Directions for this task: Put the stretch of the data from the line containing "As the image" through the end of the data into a JSON list of strings, one string per line, leaving out blank lines.

The records:
══════

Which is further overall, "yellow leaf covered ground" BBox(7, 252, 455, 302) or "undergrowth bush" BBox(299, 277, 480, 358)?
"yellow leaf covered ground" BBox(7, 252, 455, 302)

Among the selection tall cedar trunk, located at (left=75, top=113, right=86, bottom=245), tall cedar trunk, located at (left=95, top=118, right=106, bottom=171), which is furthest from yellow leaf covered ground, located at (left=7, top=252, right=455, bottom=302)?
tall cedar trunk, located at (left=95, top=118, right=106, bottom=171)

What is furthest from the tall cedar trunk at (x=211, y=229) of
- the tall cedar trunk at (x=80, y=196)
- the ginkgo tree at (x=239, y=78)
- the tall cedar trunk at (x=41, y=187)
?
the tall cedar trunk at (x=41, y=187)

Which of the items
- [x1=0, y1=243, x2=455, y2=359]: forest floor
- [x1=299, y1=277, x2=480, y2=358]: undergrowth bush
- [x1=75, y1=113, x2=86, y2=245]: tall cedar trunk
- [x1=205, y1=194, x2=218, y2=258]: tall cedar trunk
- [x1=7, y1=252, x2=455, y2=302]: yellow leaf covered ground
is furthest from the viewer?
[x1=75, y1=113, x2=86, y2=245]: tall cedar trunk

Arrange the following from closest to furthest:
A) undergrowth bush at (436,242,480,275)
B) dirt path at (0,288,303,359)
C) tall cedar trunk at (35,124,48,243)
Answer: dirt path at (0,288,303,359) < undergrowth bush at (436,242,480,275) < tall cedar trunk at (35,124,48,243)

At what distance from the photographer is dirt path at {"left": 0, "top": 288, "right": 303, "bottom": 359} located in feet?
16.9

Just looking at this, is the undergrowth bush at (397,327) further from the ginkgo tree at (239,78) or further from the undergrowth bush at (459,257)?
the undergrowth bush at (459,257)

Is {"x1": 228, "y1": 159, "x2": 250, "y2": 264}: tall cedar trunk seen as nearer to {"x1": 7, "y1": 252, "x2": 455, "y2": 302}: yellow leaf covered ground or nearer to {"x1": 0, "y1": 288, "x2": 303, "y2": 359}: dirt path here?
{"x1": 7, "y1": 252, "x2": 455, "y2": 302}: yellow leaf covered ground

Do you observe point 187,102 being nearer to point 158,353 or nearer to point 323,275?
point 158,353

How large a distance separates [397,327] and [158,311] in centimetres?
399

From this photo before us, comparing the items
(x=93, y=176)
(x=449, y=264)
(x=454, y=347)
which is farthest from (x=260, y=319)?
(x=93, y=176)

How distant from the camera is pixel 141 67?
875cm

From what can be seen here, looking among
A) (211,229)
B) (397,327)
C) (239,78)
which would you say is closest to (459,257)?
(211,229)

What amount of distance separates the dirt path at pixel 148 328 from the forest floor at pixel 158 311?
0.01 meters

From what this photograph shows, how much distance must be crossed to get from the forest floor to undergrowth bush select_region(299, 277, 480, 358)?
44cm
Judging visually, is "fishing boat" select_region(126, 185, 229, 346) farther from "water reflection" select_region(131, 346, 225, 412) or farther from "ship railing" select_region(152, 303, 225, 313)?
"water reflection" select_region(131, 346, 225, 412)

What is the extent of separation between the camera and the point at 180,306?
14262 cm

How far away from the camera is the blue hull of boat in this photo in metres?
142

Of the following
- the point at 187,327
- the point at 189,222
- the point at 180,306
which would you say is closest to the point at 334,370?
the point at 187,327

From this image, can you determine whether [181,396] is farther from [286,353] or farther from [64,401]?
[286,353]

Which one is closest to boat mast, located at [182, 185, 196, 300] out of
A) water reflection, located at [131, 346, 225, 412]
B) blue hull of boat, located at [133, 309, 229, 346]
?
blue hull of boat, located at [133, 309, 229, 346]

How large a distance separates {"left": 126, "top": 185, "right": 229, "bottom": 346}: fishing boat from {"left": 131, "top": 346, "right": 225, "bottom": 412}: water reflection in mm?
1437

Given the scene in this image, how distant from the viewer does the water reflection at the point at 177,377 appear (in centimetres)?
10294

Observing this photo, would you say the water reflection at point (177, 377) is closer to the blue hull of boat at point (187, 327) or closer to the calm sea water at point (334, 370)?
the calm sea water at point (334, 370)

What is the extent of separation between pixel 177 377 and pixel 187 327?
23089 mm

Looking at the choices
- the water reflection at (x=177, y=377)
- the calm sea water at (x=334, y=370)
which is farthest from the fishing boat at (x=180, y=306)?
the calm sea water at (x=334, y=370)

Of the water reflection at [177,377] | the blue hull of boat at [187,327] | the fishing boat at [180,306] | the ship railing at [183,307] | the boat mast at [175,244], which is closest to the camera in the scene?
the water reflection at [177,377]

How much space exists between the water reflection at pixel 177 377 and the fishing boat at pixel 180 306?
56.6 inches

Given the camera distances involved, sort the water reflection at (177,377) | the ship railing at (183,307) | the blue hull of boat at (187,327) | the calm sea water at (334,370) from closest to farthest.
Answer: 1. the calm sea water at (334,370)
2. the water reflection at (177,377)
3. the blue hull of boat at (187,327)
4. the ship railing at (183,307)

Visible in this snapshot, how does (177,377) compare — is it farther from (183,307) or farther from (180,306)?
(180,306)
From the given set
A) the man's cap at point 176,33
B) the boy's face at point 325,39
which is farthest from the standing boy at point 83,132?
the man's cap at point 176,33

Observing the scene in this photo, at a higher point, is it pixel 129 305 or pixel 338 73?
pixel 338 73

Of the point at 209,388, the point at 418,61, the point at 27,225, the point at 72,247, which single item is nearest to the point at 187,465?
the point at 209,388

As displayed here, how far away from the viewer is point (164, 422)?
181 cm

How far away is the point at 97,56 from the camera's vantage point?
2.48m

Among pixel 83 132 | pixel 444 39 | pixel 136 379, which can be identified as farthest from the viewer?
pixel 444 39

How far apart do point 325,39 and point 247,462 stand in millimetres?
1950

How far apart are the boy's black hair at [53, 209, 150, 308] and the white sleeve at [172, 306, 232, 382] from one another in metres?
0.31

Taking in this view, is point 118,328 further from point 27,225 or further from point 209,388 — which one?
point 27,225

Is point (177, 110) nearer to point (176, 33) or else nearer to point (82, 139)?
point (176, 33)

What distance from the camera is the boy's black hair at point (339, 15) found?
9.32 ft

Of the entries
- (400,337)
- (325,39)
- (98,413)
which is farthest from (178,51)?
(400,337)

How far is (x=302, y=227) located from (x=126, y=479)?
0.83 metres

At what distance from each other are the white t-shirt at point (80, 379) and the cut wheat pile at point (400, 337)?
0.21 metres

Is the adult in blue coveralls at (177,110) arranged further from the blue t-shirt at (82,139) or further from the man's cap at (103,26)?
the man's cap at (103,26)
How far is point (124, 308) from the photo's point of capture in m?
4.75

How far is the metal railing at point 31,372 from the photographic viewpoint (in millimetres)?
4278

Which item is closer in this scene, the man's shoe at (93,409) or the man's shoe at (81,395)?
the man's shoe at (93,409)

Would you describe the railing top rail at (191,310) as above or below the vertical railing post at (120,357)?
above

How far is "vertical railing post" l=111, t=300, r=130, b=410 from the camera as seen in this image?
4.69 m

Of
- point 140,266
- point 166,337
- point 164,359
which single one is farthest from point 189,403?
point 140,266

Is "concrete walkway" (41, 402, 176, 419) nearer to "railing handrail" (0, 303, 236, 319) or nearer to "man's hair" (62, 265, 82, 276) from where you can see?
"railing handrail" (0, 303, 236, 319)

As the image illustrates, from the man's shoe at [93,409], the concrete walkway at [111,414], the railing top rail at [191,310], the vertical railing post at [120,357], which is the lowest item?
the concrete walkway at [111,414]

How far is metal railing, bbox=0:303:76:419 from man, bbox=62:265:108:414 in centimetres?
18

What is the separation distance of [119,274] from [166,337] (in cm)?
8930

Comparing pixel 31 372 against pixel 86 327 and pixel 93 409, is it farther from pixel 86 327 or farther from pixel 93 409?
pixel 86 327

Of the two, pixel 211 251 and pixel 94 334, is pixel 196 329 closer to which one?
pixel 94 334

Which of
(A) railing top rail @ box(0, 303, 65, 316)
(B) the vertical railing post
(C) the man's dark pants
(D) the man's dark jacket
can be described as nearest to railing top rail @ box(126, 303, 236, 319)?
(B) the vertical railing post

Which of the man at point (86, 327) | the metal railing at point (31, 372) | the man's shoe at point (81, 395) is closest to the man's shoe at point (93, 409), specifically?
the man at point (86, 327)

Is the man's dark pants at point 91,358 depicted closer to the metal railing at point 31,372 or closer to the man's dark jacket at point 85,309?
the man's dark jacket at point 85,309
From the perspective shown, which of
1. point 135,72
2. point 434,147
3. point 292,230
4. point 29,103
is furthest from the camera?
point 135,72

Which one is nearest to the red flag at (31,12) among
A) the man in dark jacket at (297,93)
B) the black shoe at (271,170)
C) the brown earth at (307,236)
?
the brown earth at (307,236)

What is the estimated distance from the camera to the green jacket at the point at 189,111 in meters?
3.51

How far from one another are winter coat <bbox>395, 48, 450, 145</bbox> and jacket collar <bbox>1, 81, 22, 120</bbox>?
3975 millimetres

══════

Task solution:
[
  "As the image illustrates, from the man's shoe at [93,409], the concrete walkway at [111,414], the railing top rail at [191,310], the vertical railing post at [120,357], which is the lowest item?",
  "the concrete walkway at [111,414]",
  "How far is metal railing, bbox=0:303:76:419 from man, bbox=62:265:108:414 in centimetres?",
  "18",
  "What is the separation distance of [119,274] from [166,337] (in cm)?",
  "8930",
  "Comparing pixel 31 372 against pixel 86 327 and pixel 93 409, is it farther from pixel 86 327 or farther from pixel 93 409?",
  "pixel 86 327",
  "Of the two, pixel 211 251 and pixel 94 334, is pixel 196 329 closer to which one?",
  "pixel 94 334",
  "Which of",
  "(A) railing top rail @ box(0, 303, 65, 316)",
  "(B) the vertical railing post",
  "(C) the man's dark pants",
  "(D) the man's dark jacket",
  "can be described as nearest to railing top rail @ box(126, 303, 236, 319)?",
  "(B) the vertical railing post",
  "Which of the man at point (86, 327) | the metal railing at point (31, 372) | the man's shoe at point (81, 395) is closest to the man's shoe at point (93, 409), specifically?",
  "the man at point (86, 327)",
  "Is the man's dark pants at point 91,358 depicted closer to the metal railing at point 31,372 or closer to the man's dark jacket at point 85,309?",
  "the man's dark jacket at point 85,309",
  "From the perspective shown, which of",
  "1. point 135,72",
  "2. point 434,147",
  "3. point 292,230",
  "4. point 29,103",
  "is furthest from the camera?",
  "point 135,72",
  "Which one is nearest to the red flag at (31,12) among",
  "A) the man in dark jacket at (297,93)",
  "B) the black shoe at (271,170)",
  "C) the brown earth at (307,236)",
  "?",
  "the brown earth at (307,236)",
  "What is the estimated distance from the camera to the green jacket at the point at 189,111 in meters?",
  "3.51",
  "How far from one another are winter coat <bbox>395, 48, 450, 145</bbox> and jacket collar <bbox>1, 81, 22, 120</bbox>?",
  "3975 millimetres"
]